_What to work on:_
Retype all of the material below verbatim, character for character, and leave out the pictures.

Spatial reasoning question data:
--- --- ---

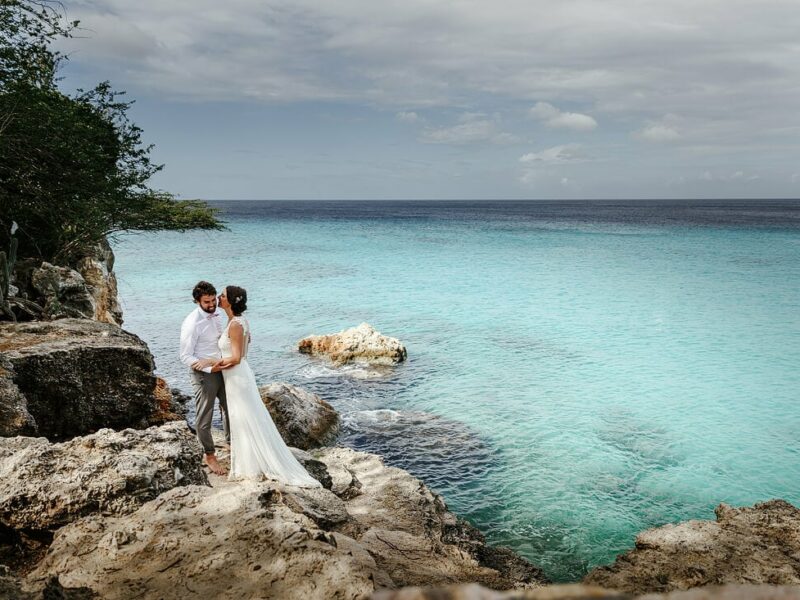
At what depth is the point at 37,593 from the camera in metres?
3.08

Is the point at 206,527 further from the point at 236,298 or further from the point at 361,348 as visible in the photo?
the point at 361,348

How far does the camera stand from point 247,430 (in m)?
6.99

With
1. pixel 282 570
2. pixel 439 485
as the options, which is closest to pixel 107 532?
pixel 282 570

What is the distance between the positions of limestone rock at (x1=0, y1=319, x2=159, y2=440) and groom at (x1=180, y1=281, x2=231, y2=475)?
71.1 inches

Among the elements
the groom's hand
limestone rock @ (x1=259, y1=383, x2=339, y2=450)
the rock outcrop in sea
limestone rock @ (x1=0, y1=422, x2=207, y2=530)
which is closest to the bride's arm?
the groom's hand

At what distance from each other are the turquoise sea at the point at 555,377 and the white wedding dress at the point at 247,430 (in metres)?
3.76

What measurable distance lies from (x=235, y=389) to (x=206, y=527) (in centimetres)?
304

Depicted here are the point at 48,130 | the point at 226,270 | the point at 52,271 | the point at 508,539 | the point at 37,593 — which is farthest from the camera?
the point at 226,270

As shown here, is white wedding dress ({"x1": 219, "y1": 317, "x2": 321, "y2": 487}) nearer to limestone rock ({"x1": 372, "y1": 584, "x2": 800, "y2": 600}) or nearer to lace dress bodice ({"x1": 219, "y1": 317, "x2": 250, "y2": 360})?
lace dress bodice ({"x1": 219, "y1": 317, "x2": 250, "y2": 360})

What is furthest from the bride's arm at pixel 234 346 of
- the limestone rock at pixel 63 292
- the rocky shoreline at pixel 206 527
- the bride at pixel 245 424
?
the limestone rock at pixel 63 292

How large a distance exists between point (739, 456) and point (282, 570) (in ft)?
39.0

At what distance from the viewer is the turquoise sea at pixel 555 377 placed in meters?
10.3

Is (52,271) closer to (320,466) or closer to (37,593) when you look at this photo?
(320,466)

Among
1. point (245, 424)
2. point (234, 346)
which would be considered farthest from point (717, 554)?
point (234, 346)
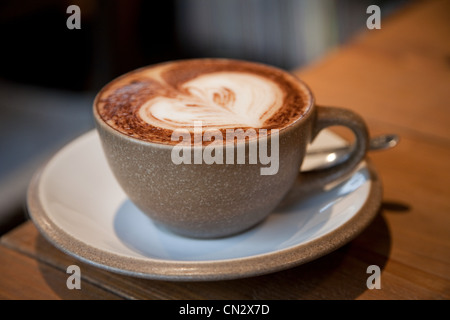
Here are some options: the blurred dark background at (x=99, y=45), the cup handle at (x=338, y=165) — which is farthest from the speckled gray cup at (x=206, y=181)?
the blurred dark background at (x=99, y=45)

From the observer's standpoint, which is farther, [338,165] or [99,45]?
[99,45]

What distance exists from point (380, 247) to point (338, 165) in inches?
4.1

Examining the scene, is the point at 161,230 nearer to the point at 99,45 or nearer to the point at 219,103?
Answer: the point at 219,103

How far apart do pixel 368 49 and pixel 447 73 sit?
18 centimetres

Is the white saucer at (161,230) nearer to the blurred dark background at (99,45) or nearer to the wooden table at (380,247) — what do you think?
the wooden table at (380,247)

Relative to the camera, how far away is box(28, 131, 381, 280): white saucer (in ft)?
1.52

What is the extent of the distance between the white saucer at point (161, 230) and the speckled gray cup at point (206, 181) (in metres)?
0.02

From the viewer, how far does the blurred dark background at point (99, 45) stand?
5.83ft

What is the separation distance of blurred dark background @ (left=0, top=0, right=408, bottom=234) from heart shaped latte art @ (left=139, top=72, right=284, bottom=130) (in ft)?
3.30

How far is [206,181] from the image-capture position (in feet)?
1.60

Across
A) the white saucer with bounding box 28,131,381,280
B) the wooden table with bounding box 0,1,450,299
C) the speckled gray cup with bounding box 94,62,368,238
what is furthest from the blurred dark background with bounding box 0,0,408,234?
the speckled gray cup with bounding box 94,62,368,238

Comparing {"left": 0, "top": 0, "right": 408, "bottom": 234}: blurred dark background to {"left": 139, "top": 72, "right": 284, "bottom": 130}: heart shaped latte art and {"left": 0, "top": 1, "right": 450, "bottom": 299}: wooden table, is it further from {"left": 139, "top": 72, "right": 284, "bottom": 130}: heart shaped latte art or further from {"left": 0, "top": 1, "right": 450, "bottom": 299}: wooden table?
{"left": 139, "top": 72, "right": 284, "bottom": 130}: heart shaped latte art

--- --- ---

_Solution for this problem:_
At what depth is the point at 37,593 from the camera in metres?
3.08

Is the point at 206,527 further from the point at 236,298 or further from the point at 361,348 as visible in the photo?
the point at 361,348

How far does the camera stand from point 247,430 (in m)?
6.99

With
1. pixel 282 570
2. pixel 439 485
as the options, which is closest to pixel 107 532?
pixel 282 570

What is the distance between the positions of limestone rock at (x1=0, y1=319, x2=159, y2=440) and groom at (x1=180, y1=281, x2=231, y2=475)?
71.1 inches

Among the elements
the groom's hand
limestone rock @ (x1=259, y1=383, x2=339, y2=450)
the rock outcrop in sea
limestone rock @ (x1=0, y1=422, x2=207, y2=530)
which is closest to the bride's arm?
the groom's hand

At what distance from each other are the turquoise sea at the point at 555,377 and the white wedding dress at the point at 247,430 (in metres)?
3.76

What measurable distance lies from (x=235, y=389) to (x=206, y=527) (in centimetres)?
304

Depicted here are the point at 48,130 | the point at 226,270 | the point at 52,271 | the point at 508,539 | the point at 37,593 — which is farthest from the camera?
the point at 226,270

As shown here, is white wedding dress ({"x1": 219, "y1": 317, "x2": 321, "y2": 487}) nearer to limestone rock ({"x1": 372, "y1": 584, "x2": 800, "y2": 600}) or nearer to lace dress bodice ({"x1": 219, "y1": 317, "x2": 250, "y2": 360})?
lace dress bodice ({"x1": 219, "y1": 317, "x2": 250, "y2": 360})

What is furthest from the bride's arm at pixel 234 346 of
- the limestone rock at pixel 63 292
- the rocky shoreline at pixel 206 527
- the bride at pixel 245 424
?
the limestone rock at pixel 63 292

How large a distance exists between point (739, 456) and point (282, 570) (in ft)?
39.0

At what distance from the viewer is the turquoise sea at pixel 555 377 placed in meters?
10.3

Is (52,271) closer to (320,466) or closer to (37,593) when you look at this photo?
(320,466)

Among
1. point (245, 424)
2. point (234, 346)
which would be considered farthest from point (717, 554)?
point (234, 346)
Here are some options: the blurred dark background at (x=99, y=45), the cup handle at (x=338, y=165) — which is farthest from the speckled gray cup at (x=206, y=181)?
the blurred dark background at (x=99, y=45)

From the observer's standpoint, which is farther, [338,165] or [99,45]?
[99,45]

What distance exists from point (380, 247) to point (338, 165) in inches?
4.1

Examining the scene, is the point at 161,230 nearer to the point at 99,45 or nearer to the point at 219,103?
Answer: the point at 219,103

How far apart do pixel 368 49 and pixel 447 73 sit?
18 centimetres

Is the white saucer at (161,230) nearer to the blurred dark background at (99,45) or nearer to the wooden table at (380,247) — what do you think?
the wooden table at (380,247)

Relative to the camera, how far away is box(28, 131, 381, 280): white saucer (in ft)?
1.52

What is the extent of the distance between the white saucer at point (161, 230) and the speckled gray cup at point (206, 181) (in metres)?
0.02

From the viewer, how far does the blurred dark background at point (99, 45) stand?
5.83ft

What is the separation distance of blurred dark background @ (left=0, top=0, right=408, bottom=234) from heart shaped latte art @ (left=139, top=72, right=284, bottom=130) (in ft)?
3.30

How far is [206,181] from the image-capture position (in feet)?
1.60

Across
A) the white saucer with bounding box 28,131,381,280
B) the wooden table with bounding box 0,1,450,299
C) the speckled gray cup with bounding box 94,62,368,238
what is furthest from the blurred dark background with bounding box 0,0,408,234?
the speckled gray cup with bounding box 94,62,368,238

Comparing {"left": 0, "top": 0, "right": 408, "bottom": 234}: blurred dark background to {"left": 139, "top": 72, "right": 284, "bottom": 130}: heart shaped latte art and {"left": 0, "top": 1, "right": 450, "bottom": 299}: wooden table, is it further from {"left": 139, "top": 72, "right": 284, "bottom": 130}: heart shaped latte art or further from {"left": 0, "top": 1, "right": 450, "bottom": 299}: wooden table?
{"left": 139, "top": 72, "right": 284, "bottom": 130}: heart shaped latte art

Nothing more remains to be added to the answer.